Benevento. Hispanico Coda: la macchina da gol della strega

Una grande Pasquetta quella trascorsa in casa Benevento. La trasferta a Verona si è conclusa nel migliore dei modi, ovvero, con una bella vittoria. Tre punti meritati quelli ottenuti nella giornata di ieri al Marcantonio Bentegodi contro l’Hellas di mister Fabio Grosso. Una prestazione convincente da parte dei ragazzi di Cristian Bucchi, che hanno di fatto riscattato l’immeritato ko subito in casa la settimana scorsa con il Palermo, mettendo una grande ipoteca sulla quarta posizione.

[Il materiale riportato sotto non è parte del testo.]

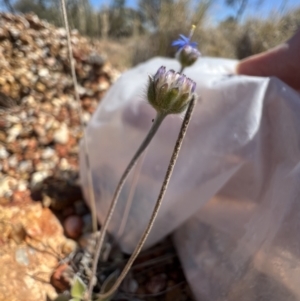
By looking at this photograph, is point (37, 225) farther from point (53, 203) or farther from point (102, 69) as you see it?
point (102, 69)

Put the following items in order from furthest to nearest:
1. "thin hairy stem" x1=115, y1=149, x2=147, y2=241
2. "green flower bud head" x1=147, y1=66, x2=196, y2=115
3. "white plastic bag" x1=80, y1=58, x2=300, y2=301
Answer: "thin hairy stem" x1=115, y1=149, x2=147, y2=241 < "white plastic bag" x1=80, y1=58, x2=300, y2=301 < "green flower bud head" x1=147, y1=66, x2=196, y2=115

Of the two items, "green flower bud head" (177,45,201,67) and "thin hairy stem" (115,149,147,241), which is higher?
"green flower bud head" (177,45,201,67)

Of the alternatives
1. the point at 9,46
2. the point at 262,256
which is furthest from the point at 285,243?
the point at 9,46

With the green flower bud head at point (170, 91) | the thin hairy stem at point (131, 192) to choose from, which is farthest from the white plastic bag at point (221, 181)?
the green flower bud head at point (170, 91)

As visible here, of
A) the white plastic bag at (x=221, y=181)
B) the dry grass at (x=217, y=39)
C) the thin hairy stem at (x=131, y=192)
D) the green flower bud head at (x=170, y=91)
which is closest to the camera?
the green flower bud head at (x=170, y=91)

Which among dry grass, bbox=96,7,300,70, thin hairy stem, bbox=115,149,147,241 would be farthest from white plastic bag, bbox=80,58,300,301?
dry grass, bbox=96,7,300,70

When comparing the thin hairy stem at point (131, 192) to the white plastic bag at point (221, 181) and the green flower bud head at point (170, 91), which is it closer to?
the white plastic bag at point (221, 181)

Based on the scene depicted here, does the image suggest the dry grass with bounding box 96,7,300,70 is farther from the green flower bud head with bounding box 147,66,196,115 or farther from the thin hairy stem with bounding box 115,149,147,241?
the green flower bud head with bounding box 147,66,196,115

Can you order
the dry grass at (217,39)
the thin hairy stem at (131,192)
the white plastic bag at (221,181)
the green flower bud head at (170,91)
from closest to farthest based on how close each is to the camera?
the green flower bud head at (170,91)
the white plastic bag at (221,181)
the thin hairy stem at (131,192)
the dry grass at (217,39)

A trascinare i sanniti al successo è, tanto per cambiare, l’Hispanico Massimo Coda. Il giocatore dei sanniti ha piegato gli scaligeri con una super tripletta, riportando i suoi al successo. Una giornata in cui proprio l’attaccante dei giallorossi è riuscito a togliersi un gran sasso dalla scarpa. All’andata Coda proprio contro i veronesi sciupò una chance dal dischetto con un inspiegabile cucchiaio prontamente neutralizzato da Silvestri. Stesso portiere al quale il bomber della strega ha rifilato una deliziosa tripletta. L’ultima rete per giunta è arrivata proprio dagli undici metri, dove Coda stavolta ha dimostrato grande freddezza e lucidità. Una stagione sin qui monumentale per l’attaccante della strega. Nonostante le critiche eccessive, l’ex Salernitana a suon di gol sta trascinando la strega tra le papabili per un posto in massima serie. La zona promozione diretta è lontana, ma se in rosa hai uno come Massimo Coda i play-off non ti fanno paura.

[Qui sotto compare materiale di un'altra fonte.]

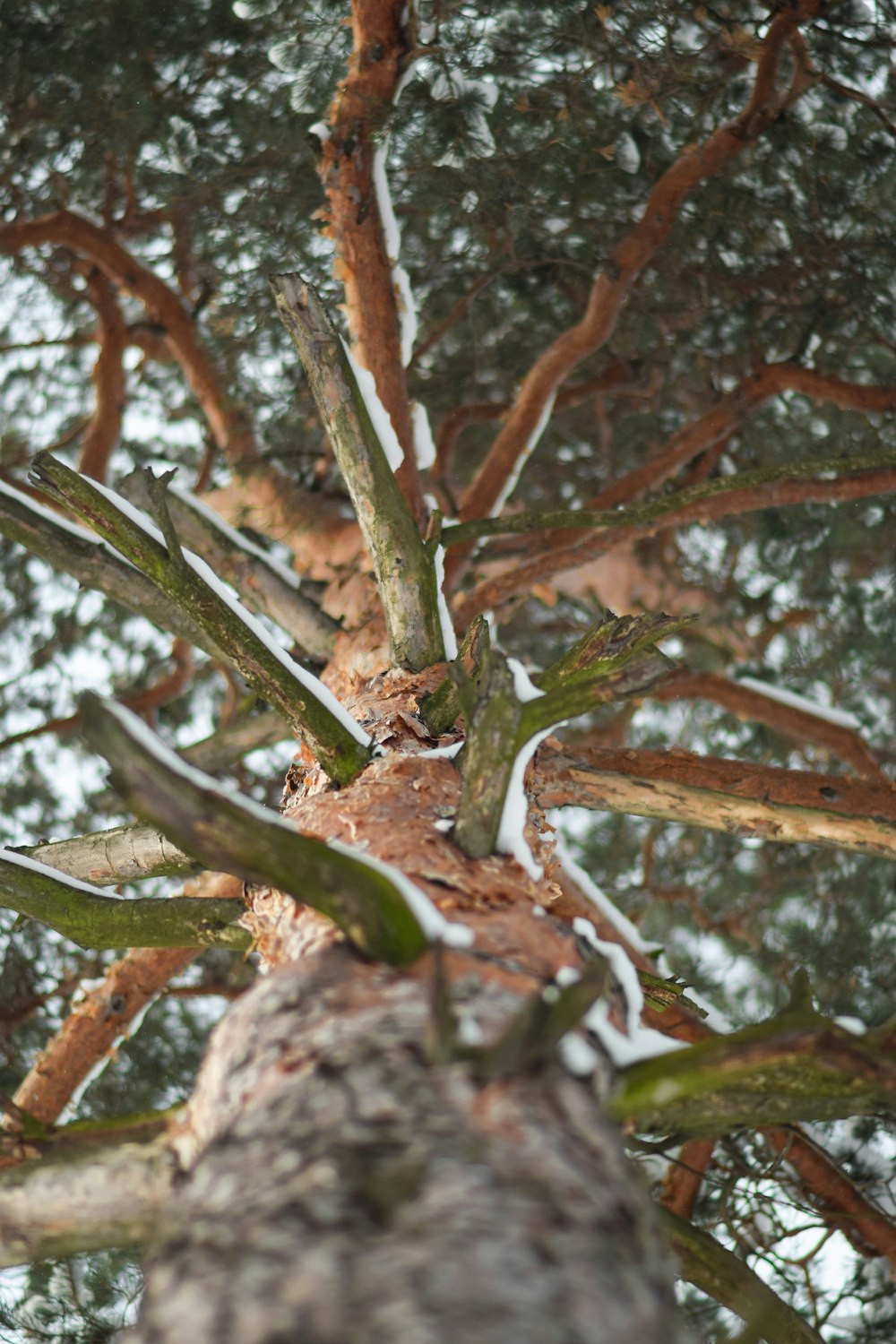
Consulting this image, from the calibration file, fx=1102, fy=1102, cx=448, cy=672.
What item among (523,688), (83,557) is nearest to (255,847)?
(523,688)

Grazie alla tripletta confezionata ieri, la prima in carriera nel campionato cadetto, l’Hispanico ha raggiunto quota diciotto gol (3 errori dal dischetto), 19 se contiamo quello messo a segno ad Agosto in Coppa Italia contro l’Imolese. Massimo Coda in questa stagione di B si è dimostrato un vero attaccante di razza, adattandosi con personalità e facilità ai repentini cambi di modulo di mister Bucchi, dal 4-3-3 adottato nei primi match fino ad arrivare al 4-3-1-2. Insomma, Massimo Coda con grande umiltà e caparbietà si è preso Benevento. Numeri impressionanti per l’attaccante scuola Cavese. Inoltre, con i tre gol realizzati al Bentegodi, Massimo Coda ha raggiunto la seconda posizione nella classifica capocannonieri della Serie B, alla pari di Mancuso (18 gol con la maglia del Pescara) e a -7 dal re attuale in cadettieria che è Alfredo Donnarumma, a quota 25 reti con il suo Brescia.

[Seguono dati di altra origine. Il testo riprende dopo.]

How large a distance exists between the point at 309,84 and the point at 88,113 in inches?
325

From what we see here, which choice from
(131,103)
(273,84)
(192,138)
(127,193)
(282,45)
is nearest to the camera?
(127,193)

Dopo il match con l’Hellas Verona, Coda è stato chiaro e inciso: Obbiettivo personale? Superare i 20 gol”. Sarà questo lo scopo individuale di bomber giallorosso. Quello di squadra però è il primo traguardo da raggiungere. L’hispanico Massimo Coda, infatti, con la sua grinta da gladiatore puro e la voglia costante di gol cercherà di trascinare la sua strega verso il paradiso Serie A.